STREAM SPEED BUMPS: HOW COMPETENT BEDROCK UNITS STALL AND MULTIPLY TRANSIENT KNICKPOINTS

Fluvial knickpoints are increasingly used to identify and constrain transient erosion, such as that following a change in rock uplift, base level fall, or climate change. Numerical models show that in the simplest setting (uniform geology), a single change in rock uplift rate, for example, is expected to generate a single wave of knickpoints, one in each tributary, that propagate up the fluvial network(s) at a uniform vertical rate. Following this model, every knickpoint in a single profile records a change in the stream network’s boundary conditions. How spatial variability in the bedrock geology may affect this seemingly straightforward signal has garnered less attention. Here, we demonstrate with a numerical stream model and field observations from the Arkansas River, Colorado, how erosion-resistant features with finite vertical dimensions, serve as speed bumps in the fluvial system.
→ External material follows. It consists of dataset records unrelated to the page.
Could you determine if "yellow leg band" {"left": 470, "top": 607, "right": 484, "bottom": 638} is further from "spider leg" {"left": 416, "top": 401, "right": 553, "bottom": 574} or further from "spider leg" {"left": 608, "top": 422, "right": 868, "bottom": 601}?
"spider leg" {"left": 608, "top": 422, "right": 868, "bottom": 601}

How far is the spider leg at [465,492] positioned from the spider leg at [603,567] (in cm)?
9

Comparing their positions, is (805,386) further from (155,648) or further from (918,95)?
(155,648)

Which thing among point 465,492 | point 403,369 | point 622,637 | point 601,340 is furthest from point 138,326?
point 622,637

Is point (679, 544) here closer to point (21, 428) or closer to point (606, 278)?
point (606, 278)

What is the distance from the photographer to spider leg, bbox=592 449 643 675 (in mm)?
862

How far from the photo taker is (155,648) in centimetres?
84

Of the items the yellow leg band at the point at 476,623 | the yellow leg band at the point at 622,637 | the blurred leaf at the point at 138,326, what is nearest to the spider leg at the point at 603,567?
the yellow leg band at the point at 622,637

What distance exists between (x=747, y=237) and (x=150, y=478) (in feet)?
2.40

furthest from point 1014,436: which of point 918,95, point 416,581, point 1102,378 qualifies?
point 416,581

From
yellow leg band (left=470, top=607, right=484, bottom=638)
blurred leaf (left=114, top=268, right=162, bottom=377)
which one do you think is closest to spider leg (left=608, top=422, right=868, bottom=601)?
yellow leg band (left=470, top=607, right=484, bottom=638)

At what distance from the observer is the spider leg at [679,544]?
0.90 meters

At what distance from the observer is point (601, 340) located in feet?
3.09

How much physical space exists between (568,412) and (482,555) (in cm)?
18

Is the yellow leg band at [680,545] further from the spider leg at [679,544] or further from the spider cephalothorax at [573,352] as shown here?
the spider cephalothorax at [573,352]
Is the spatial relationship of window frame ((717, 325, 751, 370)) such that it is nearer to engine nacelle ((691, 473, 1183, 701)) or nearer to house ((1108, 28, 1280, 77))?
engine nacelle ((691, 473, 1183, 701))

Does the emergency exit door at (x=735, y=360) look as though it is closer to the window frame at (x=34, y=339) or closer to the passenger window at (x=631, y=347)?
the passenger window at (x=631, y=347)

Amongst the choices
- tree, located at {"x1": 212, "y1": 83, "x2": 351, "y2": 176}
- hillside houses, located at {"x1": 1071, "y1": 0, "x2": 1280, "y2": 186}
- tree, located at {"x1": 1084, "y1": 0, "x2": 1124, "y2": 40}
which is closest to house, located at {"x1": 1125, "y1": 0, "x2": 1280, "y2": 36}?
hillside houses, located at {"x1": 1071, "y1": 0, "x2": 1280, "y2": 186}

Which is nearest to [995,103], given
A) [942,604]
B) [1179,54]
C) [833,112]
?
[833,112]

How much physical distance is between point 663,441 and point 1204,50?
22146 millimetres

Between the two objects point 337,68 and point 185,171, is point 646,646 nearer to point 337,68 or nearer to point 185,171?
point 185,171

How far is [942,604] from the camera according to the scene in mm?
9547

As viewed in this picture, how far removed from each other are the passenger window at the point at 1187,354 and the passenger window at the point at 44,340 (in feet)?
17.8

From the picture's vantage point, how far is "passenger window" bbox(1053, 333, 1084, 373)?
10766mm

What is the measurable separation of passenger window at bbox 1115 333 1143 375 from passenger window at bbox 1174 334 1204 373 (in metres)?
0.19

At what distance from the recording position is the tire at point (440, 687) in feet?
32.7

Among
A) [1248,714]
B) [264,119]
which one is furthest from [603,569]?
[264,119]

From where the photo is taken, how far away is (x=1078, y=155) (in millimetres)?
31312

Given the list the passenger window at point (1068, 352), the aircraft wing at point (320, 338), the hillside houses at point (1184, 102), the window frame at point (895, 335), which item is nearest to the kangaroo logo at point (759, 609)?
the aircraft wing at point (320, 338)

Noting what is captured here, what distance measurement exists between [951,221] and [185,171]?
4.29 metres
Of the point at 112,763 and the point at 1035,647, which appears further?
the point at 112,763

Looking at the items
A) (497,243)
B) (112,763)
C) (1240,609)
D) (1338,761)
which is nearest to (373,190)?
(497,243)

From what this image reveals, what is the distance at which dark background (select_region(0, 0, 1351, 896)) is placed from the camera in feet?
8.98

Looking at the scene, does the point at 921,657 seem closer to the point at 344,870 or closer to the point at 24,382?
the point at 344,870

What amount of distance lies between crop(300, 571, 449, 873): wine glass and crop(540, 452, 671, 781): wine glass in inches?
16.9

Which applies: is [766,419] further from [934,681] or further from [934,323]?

As expected, model results indicate that a propagating knickpoint stalls when a competent bedrock unit is encountered. As the knickpoint passes through this speed bump, two knickpoints emerge for a single perturbation of the boundary condition. The two emergent knickpoints upstream of the speed bump are the normal (in terms of propagation speed and height) knickpoint and a slower (stalled), lower knickpoint. We compare these results to stream profiles on the Arkansas River, Colorado, which record base-level fall since ~10 Ma and the consumption of the post-Laramide Rocky Mountain erosion surface. Profiles of tributaries upstream of the Royal Gorge generally exhibit multiple knickpoints. In contrast, tributaries that enter the Arkansas River below Royal Gorge are characterized by only a single prominent knickpoint corresponding to the edge of South Park. We suggest that the Arkansas River has experienced only a single major pulse of increased erosion, and that the multiple lower knickpoints observed above Royal Gorge are the consequence of the knickpoint stalling and splitting on lithologic speed bumps. These results show that transient knickpoints may arise from contrasts in bedrock erodibility, such as contacts; that knickpoints arising from lithologic contrasts need not be static features and need not be associated with contacts in the field.